Because of the different methodologies used, some country rankings in the TRACE Matrix differ significantly from the rankings in TI’s Index. Overall, the five countries that posed the highest risk of bribery in the TRACE Matrix are Nigeria (97), Angola (94), Yemen (94), Uzbekistan (92), and Cambodia (89). In comparison, the five countries that posed the highest risk of bribery in the TI Index were Somalia (8), North Korea (8), Afghanistan (11), Sudan (12), and South Sudan (15).

In the CPI, Brazil, Libya, Spain, and Turkey are just a few countries that fared worse than last year. Brazil slipped the most, falling five points and dropping seven places to a rank of 76. Turkey slipped for a second year in a row from 53rd place in 2013 to 64th place in 2014 to 66th place in 2015. Spain fell one spot from 37th place in 2014 to 36th in 2015.

Elers says the decline in these countries’ rankings are due, in part, to massive corruption scandals, such as the corruption probe surrounding Brazil’s state-owned oil company Petrobras, which began to unfold in 2014, when allegations surfaced that Petrobras awarded inflated contracts to construction and engineering companies, which then funneled kickbacks to Petrobras executives and politicians.

To put this scandal in its proper context, consider that Brazil is facing grave economic challenges across the board, including a recession so deep that it (among other things, including a campaign contribution scandal) threatens the job of embattled President Dilma Rousseff.

In the TRACE Matrix, Brazil received an overall bribery score of 69. In particular, it scored highest (77) for business interactions with government, and lowest (42) for civil society oversight, reflecting, in part, quality and freedom of the media. According to TRACE, “a strong, independent media that is free from government influence can help check corrupt practices by scrutinizing public and private actors alike.”
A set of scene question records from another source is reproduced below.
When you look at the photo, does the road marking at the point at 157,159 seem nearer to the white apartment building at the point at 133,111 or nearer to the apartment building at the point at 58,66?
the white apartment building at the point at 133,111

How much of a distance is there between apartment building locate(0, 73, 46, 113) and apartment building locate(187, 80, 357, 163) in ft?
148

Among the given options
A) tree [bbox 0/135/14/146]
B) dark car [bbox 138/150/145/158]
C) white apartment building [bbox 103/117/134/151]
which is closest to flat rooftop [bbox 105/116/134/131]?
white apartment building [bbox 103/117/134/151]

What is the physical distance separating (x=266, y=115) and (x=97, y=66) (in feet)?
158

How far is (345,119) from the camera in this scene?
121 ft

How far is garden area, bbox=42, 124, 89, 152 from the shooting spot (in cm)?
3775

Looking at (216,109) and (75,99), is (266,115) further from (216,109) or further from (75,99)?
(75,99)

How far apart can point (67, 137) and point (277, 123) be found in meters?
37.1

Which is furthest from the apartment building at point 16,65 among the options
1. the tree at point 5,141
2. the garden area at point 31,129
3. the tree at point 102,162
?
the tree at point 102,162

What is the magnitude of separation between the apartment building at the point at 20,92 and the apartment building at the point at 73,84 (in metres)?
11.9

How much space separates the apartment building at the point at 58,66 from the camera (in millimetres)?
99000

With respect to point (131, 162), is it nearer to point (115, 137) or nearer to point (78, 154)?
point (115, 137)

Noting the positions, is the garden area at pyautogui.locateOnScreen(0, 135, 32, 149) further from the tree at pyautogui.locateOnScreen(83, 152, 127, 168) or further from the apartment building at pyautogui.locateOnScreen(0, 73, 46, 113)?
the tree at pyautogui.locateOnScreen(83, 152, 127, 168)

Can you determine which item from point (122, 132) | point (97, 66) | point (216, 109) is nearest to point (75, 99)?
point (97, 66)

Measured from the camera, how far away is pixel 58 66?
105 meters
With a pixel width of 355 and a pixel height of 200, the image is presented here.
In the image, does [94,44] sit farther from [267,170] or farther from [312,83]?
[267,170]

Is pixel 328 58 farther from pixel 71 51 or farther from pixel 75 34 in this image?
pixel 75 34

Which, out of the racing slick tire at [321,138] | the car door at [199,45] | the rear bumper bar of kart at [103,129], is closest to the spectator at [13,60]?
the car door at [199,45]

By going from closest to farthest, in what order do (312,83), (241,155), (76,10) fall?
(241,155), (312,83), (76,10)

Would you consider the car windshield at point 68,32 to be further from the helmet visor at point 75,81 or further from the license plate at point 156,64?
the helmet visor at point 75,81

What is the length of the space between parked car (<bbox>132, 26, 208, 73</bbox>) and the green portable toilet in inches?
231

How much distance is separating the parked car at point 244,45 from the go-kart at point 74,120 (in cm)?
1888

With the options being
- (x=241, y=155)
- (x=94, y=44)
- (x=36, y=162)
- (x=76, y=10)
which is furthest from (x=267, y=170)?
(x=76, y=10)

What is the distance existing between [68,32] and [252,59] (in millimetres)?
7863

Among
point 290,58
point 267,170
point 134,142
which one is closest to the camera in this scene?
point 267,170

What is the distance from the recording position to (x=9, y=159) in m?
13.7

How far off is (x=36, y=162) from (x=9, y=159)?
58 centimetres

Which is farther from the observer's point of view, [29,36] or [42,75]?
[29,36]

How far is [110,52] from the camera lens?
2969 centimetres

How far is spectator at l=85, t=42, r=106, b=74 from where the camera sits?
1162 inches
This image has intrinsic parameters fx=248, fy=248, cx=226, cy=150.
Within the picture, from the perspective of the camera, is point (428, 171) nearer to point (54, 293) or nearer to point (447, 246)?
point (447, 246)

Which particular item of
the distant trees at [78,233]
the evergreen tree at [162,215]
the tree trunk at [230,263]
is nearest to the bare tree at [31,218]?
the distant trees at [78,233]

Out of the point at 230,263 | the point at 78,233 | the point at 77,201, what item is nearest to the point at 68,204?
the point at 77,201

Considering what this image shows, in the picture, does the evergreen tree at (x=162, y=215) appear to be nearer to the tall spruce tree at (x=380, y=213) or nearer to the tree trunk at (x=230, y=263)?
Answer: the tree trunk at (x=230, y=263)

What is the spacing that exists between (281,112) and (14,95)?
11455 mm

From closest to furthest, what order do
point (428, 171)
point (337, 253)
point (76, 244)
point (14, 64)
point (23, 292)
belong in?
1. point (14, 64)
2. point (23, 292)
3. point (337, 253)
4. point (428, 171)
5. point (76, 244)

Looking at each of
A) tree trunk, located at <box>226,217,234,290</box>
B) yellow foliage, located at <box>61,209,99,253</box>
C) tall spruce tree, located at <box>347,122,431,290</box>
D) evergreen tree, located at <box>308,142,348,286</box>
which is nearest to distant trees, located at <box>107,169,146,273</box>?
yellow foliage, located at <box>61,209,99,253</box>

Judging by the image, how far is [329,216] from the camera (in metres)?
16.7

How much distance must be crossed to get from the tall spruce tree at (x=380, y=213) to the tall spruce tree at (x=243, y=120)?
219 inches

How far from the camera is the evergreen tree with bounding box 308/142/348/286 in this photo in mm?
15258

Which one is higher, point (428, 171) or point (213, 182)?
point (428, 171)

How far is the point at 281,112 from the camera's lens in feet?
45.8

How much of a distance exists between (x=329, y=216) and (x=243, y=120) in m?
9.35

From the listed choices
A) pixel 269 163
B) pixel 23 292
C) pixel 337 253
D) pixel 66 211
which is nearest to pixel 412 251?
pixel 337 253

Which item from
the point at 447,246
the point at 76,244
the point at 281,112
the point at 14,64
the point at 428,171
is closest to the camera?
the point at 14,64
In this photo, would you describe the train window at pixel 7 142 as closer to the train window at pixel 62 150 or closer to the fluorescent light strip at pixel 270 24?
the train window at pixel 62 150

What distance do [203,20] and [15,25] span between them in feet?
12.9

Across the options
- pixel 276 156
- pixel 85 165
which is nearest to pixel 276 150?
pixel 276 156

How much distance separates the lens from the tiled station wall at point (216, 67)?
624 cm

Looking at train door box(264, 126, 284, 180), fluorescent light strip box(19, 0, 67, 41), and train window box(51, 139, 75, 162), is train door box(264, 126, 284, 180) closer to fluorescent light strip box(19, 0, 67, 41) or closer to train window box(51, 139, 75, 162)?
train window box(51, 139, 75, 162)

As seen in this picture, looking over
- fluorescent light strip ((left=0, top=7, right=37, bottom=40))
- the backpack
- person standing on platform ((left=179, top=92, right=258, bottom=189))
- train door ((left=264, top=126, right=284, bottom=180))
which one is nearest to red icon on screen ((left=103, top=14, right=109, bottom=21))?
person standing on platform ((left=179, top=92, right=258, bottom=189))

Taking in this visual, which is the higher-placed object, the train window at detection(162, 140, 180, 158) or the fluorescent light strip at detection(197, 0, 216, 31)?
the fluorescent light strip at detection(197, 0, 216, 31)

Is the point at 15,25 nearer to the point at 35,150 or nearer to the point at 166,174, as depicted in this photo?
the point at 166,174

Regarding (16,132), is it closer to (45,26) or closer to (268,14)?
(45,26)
The remaining BRIC nations—Russia, India, and China—did not rank well in either index. In the CPI, Russia ranked 119th, with a low score of 29; India ranked 76th, with a low score of 38; and China ranked 83rd, with a score of 37.

In the TRACE Matrix, India received a high overall bribery risk of 80, while China scored 66, and the Russian Federation scored 65. China scored especially poor concerning quality and freedom of media, whereas both India and Russia’s highest risk areas concern the number of government touch points.

The top five countries that posed the lowest risk of bribery in the TRACE Matrix are Ireland, Canada, New Zealand, Hong Kong, and Sweden. In the TI Index, the top five countries were Denmark, Finland, Sweden, New Zealand, and the Netherlands, reflecting low levels of state-sector corruption.

In both indices, the United States showed low levels of bribery. It ranked 10th overall in the TRACE Matrix and 16th overall in the 2015 TI Index.

Compliance and risk officers should pay particular attention to new markets that are just now opening for business, such as Cuba and Iran, which both pose high corruption risk. Cuba ranked 56th with a score of 47, while Iran ranked worse at 130 with a score of 27. Companies looking to do business in these countries need to proceed with caution, with a keen eye toward not only identifying corruption-related risks, but also observing sanctions laws that may still be in play.

Around the world, countries continue to launch anti-corruption campaigns with great ambition, “but they need to be sustained over a long period of time,” says Elers. “They need to be adequately resourced, supported by businesses, which is very important, and anti-corruption agencies really need to be given independence to be able to function properly.”

As helpful as the CPI and TRACE bribery indices are for companies, they are just one element of analysis that goes into a risk-management program. Nothing substitutes having compliance professionals on the ground, interacting with locals who know the unique risks and cultural nuances of each country in which the company operates.